Parts of the exercise —
1. Duplicate everything in the OSME passage below, from "4 Explaining changes" down to "of climate change.".
2. In the passage below on explaining changes in OSME, how were the expected values of the weather variables measured?
3. Write the next part of the passage below on OSME input demand functions, picking up after equation (12).

Excerpt to read —
====
4 Explaining changes in OSME

Explaining changes in OSME involves explaining changes in input quantities. This section uses a system of input demand equations to decompose the OSME index numbers reported in Section 3.3. To do this, the USDA data used in previous sections were supplemented with observations on expected aggregate output prices and weather variables. Expected aggregate output prices were measured using one-period lagged values of GY output price index numbers, and expected values of weather variables were measured using arithmetic averages of observed weather variables over the previous 10 years. To the extent that they measure average atmospheric conditions over a long period of time, changes in these expected weather variables can be viewed as measures of climate change.

4.1 The input demand functions

In Section 3 it was assumed that inputs are chosen to maximize expected profits in the face of uncertainty about output prices and one or more characteristics of the production environment. If this assumption is true, then the mth input demand function can be written in the form

$$\begin{equation} x_{mit} =\exp (\alpha _{mi}+ \lambda _m t) (p^e_{it})^{\phi _{m} } \prod _{j=1}^J\left(z^e_{jit}\right)^{\delta _{mj}} \prod _{h=1}^M w_{hit}^{\xi _{mh}}\exp (e_{mit}), \end{equation} $$

(12)
====
Data block —
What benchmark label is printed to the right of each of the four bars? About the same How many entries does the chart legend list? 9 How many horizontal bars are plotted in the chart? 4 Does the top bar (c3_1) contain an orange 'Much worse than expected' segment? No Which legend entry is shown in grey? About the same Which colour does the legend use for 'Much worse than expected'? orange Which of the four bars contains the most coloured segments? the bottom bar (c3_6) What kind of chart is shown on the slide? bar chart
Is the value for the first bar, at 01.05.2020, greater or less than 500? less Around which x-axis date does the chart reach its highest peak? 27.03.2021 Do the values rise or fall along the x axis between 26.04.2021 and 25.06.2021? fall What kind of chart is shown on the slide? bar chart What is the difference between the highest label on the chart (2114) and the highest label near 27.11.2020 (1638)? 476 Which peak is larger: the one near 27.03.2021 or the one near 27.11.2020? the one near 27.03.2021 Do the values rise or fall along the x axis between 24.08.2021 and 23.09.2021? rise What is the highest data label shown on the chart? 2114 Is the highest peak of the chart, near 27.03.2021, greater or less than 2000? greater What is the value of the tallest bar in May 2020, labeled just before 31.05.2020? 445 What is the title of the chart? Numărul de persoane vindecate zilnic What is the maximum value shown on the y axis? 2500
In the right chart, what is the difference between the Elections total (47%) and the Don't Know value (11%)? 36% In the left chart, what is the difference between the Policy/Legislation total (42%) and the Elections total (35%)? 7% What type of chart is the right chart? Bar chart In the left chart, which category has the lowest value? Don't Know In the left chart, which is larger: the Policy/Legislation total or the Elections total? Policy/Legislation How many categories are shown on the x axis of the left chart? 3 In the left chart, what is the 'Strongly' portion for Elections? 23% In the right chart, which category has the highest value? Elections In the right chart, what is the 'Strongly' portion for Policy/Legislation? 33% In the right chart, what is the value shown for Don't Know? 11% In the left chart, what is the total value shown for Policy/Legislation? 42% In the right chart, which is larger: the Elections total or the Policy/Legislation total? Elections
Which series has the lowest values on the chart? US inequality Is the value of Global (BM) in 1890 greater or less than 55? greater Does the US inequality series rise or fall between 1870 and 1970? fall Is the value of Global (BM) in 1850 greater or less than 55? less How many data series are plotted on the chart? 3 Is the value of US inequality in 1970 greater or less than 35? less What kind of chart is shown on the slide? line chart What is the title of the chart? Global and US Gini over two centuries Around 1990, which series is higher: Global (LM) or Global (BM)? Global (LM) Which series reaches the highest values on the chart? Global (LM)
====
Written answers —
1.
4 Explaining changes in OSME

Explaining changes in OSME involves explaining changes in input quantities. This section uses a system of input demand equations to decompose the OSME index numbers reported in Section 3.3. To do this, the USDA data used in previous sections were supplemented with observations on expected aggregate output prices and weather variables. Expected aggregate output prices were measured using one-period lagged values of GY output price index numbers, and expected values of weather variables were measured using arithmetic averages of observed weather variables over the previous 10 years. To the extent that they measure average atmospheric conditions over a long period of time, changes in these expected weather variables can be viewed as measures of climate change.

2. They were measured as arithmetic averages of observed weather variables over the previous 10 years.

3.
where α_mi is an unobserved fixed effect that again accounts for nonstochastic time-invariant characteristics of the production environment (e.g. terrain), |$p^e_{it}$| is the expected aggregate output price, |$z^e_{jit}$| is the expected value of the jth environmental variable, w_kit is the kth input price, and e_mit represents a combination of allocative inefficiency (i.e. failure to choose input combinations that maximize expected profits) and statistical noise. Again, the slope parameters can only be given a meaningful interpretation if we make some assumptions about the error term: if we assume that e_mit does not depend on t, for example, then λ_m can be interpreted as an input-specific measure of technical progress; if we assume that e_mit does not depend on |$p^e_{it}$|⁠, then ϕ_m can be interpreted as an elasticity that measures the percent change in the demand for input m due to a one percent increase in the expected aggregate output price; if we assume that e_mit does not depend on |$z^e_{jit}$|⁠, then δ_mj can be interpreted as an elasticity that measures the percent change in the demand for input m due to a one percent increase in |$z^e_{jit}$|⁠; and if we assume that e_mit does not depend on w_hit, then ξ_mh can be interpreted as an elasticity that measures the percent change in the demand for input m due to a one percent increase in the price of input h. Again, this paper makes these assumptions and interprets the parameters accordingly.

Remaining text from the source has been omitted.